Those who have read Bridges to Consensus know that the best way to inspire someone to address your interests is to try to address their interests, hand-in-hand with your own.

During a recent presentation for a religious organization, I performed a demonstration of an interest-oriented dialogue. During Q&A, an audience member said something like, “But you could have been asking about her interests, and addressing those interests, just to get what you wanted.” Her frown told me that idea disturbed her. How could a good, moral, church-worthy outcome result from a selfishly motivated behavior?

It’s natural for us to sense that, if someone practices a persuasion or consensus-building skill solely for their own sake, they must be manipulating the other person or treating them unfairly in some way. The reason this feeling comes so naturally is akin to our cultural tendency to view persuasive interactions as win-lose, or “fixed pie,” in nature. We feel that, if someone is getting what they want from us, we must be losing something.

So, intuitively, we also feel that, only if someone truly cares about our welfare, can we feel comfortable releasing the win-lose assumption.  But, as Bridges to Consensus readers also know, consensus-building skills are often counterintuitive, and the win-win is a real possibility.
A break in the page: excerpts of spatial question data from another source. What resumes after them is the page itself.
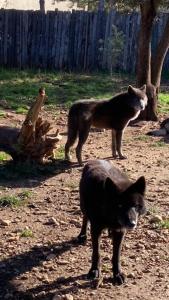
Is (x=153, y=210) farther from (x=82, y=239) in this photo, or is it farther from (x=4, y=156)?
(x=4, y=156)

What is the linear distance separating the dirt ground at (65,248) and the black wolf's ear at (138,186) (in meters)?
1.08

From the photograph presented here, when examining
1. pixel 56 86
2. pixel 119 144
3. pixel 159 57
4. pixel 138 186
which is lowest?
pixel 119 144

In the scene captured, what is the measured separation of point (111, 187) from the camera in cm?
518

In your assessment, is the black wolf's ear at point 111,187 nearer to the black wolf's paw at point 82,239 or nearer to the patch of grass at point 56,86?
the black wolf's paw at point 82,239

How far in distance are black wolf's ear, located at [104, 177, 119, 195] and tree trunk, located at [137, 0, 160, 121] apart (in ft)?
28.3

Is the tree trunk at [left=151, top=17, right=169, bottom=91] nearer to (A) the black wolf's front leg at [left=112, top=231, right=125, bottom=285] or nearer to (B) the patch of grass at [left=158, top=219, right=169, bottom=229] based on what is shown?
(B) the patch of grass at [left=158, top=219, right=169, bottom=229]

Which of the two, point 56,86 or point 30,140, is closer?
point 30,140

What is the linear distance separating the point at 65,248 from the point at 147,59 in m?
7.88

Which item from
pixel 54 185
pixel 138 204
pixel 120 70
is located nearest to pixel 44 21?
pixel 120 70

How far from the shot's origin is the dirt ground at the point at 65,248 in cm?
571

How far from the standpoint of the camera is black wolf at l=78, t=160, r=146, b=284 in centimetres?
518

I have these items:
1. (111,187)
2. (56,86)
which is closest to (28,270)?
(111,187)

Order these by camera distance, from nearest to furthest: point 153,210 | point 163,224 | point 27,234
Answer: point 27,234, point 163,224, point 153,210

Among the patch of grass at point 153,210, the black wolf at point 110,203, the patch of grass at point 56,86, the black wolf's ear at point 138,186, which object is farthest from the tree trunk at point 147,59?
the black wolf's ear at point 138,186
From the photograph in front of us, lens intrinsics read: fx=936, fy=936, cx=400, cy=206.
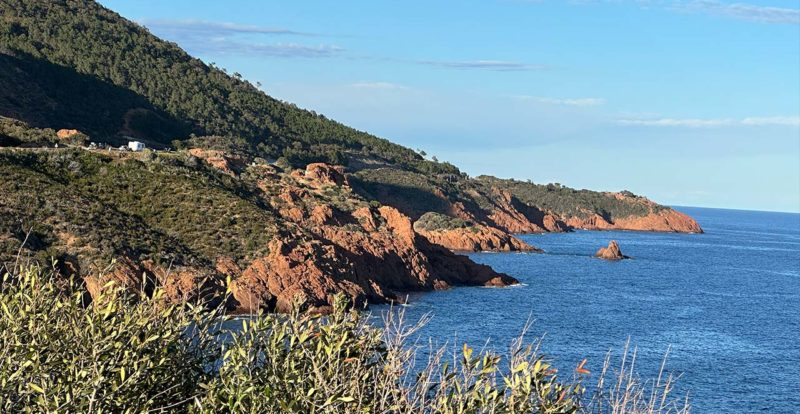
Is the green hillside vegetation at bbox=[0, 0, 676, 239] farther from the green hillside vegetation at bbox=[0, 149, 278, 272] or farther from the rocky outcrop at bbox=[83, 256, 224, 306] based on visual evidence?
the rocky outcrop at bbox=[83, 256, 224, 306]

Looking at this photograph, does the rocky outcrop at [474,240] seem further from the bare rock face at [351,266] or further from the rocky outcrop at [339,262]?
the bare rock face at [351,266]

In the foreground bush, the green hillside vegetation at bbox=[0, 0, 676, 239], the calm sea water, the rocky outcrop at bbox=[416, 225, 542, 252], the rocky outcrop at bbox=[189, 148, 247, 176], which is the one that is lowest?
the calm sea water

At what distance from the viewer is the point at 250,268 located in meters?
75.5

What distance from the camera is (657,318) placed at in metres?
89.0

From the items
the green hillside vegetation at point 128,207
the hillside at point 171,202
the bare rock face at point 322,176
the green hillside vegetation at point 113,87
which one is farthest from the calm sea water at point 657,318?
the green hillside vegetation at point 113,87

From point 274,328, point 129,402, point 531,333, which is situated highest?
point 274,328

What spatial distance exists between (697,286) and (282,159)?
6771 cm

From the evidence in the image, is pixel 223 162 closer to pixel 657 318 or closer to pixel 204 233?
pixel 204 233

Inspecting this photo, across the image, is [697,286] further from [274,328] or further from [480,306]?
[274,328]

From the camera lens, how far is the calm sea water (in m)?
61.3

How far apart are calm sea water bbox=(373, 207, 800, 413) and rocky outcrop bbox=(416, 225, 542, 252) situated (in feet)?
14.0

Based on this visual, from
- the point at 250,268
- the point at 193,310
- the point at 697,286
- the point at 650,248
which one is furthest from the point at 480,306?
the point at 650,248

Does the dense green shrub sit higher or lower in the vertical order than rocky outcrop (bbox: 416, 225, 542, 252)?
higher

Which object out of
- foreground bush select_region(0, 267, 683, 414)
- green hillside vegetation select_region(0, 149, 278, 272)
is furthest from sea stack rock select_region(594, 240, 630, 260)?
foreground bush select_region(0, 267, 683, 414)
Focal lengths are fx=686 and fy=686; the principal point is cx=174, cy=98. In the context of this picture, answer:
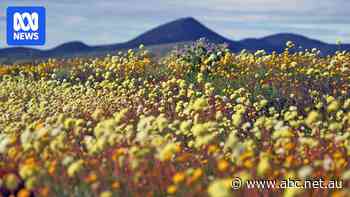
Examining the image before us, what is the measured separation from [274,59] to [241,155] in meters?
9.85

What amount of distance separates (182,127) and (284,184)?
1.04 meters

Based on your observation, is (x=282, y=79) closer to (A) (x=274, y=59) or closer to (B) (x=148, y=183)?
(A) (x=274, y=59)

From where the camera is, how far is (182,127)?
5.96m

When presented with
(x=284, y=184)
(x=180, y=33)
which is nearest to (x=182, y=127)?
(x=284, y=184)

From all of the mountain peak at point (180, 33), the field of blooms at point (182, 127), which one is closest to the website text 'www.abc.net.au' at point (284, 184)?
the field of blooms at point (182, 127)

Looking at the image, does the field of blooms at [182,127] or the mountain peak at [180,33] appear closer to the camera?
the field of blooms at [182,127]

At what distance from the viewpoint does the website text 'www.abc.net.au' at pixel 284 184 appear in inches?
210

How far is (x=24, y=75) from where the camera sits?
1928 centimetres

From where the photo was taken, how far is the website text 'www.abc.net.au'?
5340mm

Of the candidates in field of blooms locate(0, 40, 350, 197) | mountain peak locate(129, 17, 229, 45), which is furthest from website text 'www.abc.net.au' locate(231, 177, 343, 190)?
mountain peak locate(129, 17, 229, 45)

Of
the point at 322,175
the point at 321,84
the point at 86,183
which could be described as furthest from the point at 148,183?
the point at 321,84

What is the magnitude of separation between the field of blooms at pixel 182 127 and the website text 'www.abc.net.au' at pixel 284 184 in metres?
0.04

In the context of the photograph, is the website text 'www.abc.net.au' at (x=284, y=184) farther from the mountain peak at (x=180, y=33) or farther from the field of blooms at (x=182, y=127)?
the mountain peak at (x=180, y=33)

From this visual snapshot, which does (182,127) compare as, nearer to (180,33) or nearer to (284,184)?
(284,184)
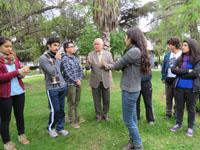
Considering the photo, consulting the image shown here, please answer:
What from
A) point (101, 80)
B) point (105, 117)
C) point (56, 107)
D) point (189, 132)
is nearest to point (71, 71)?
point (101, 80)

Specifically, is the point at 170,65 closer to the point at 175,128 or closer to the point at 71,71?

It’s true that the interest-oriented approach works best for us when we are honestly curious about the other person and compassionately interested in trying to satisfy their needs for their sake, not just our own. However, the very nature of the skills themselves makes the skill user’s motives and intentions less important to the welfare of the one with whom he uses them than in a win-lose dynamic.

Suppose Dick and Jane have a joint project to do. The project will involve background research and interviews with their fellow employees (or fellow congregants, depending on the venue of the project). Each of them wants to do the research and leave the interviews to the other. Dick can choose between two approaches: he can try to cajole, argue or bully Jane into doing the interviews, or he can find out about her interests in doing the research and try to address them in ways that are consistent with his own interests.

Dick prepares by getting clear on his interests in doing the research. First, he has a head start on it because he did similar work in the past. Second, he feels uncomfortable interviewing people he knows and will interact with in the future; if they don’t like the conclusions the project reaches, they might resent him. Third, he can do most of the research at home, but the interviews have to be done in person.

Now Dick asks Jane why she prefers the research, and why she doesn’t want to do the interviews. Jane says she enjoys talking to people, but having training in academic research, she could do that part efficiently, whereas she would have a big learning curve before she could properly design interview questions.

Let’s say that Dick reasons, because he has a head start on the research, he can afford to spend some time helping Jane design the interview questions if she does the actual interviewing. This would allow him to work at home and avoid interviewing people he knows. But it would take more time, thus partly offsetting his head start on the research. However, he could further suggest that Jane do a small portion of the research along with the interviews, thereby bringing his working time back to about what he had hoped it would be.

Jane agrees to this plan. All her interests are satisfied. She is more than willing to do the actual interviewing (which she enjoys) and a little of the research (at which she is efficient) in return for not having to design the interview questions all by herself.

Put yourself in Jane’s shoes. What would have happened if Dick had not tried to think of ways to (1) work at home, (2) avoid talking to his fellows, and (3) reduce your learning curve on interview questions? What if, instead of discovering and addressing these interests, Dick had made it his goal to get the entire research phase of the project for himself and get you to do the entire interview phase? What if he had tried to cajole, argue or bully you into doing the interview phase?

In a good-case scenario, you might have agreed to each do half the interviews and half the research. How well would your interests have been satisfied by that plan? How does the halvsies plan compare with your interest satisfaction when Dick used an interest-oriented approach?

Worse, if Dick is a better cajoler, arguer or bully than you are, you might have ended up with the entire interview process, including design.

Now suppose that you know Dick doesn’t care a hoot about how happy you are with the your part of the project. He only accommodated you in order to get himself out of doing the interviews. Would you prefer that, instead of trying to address your interests, albeit for his own selfish reasons, he argued or bullied you?

Speaking for myself, I only wish everyone who wanted to persuade me of something would take the interest-oriented approach, no matter what their motivation.

But there’s more. Notice that Dick also achieved a higher level of interest satisfaction for himself when he used the interest-oriented approach rather than the halvsies approach. Even if his first few attempts at interest-orientation are selfishly motivated, when he experiences the results, he begins to release the win-lose assumption, release his fear of losing, and so release his fear of sincerely caring for others. And once he begins to care, he learns that the interest-oriented approach works even better for him.

Like the lady who commented on my dialogue demonstration, we intuitively feel that, at least in a congregation, of all places, everyone should deal unselfishly and compassionately with one another. We also know that this doesn’t always happen. Whether the person you’re dealing with cares about you or only himself, you will be better off if he uses the same interested-oriented consensus skills you do.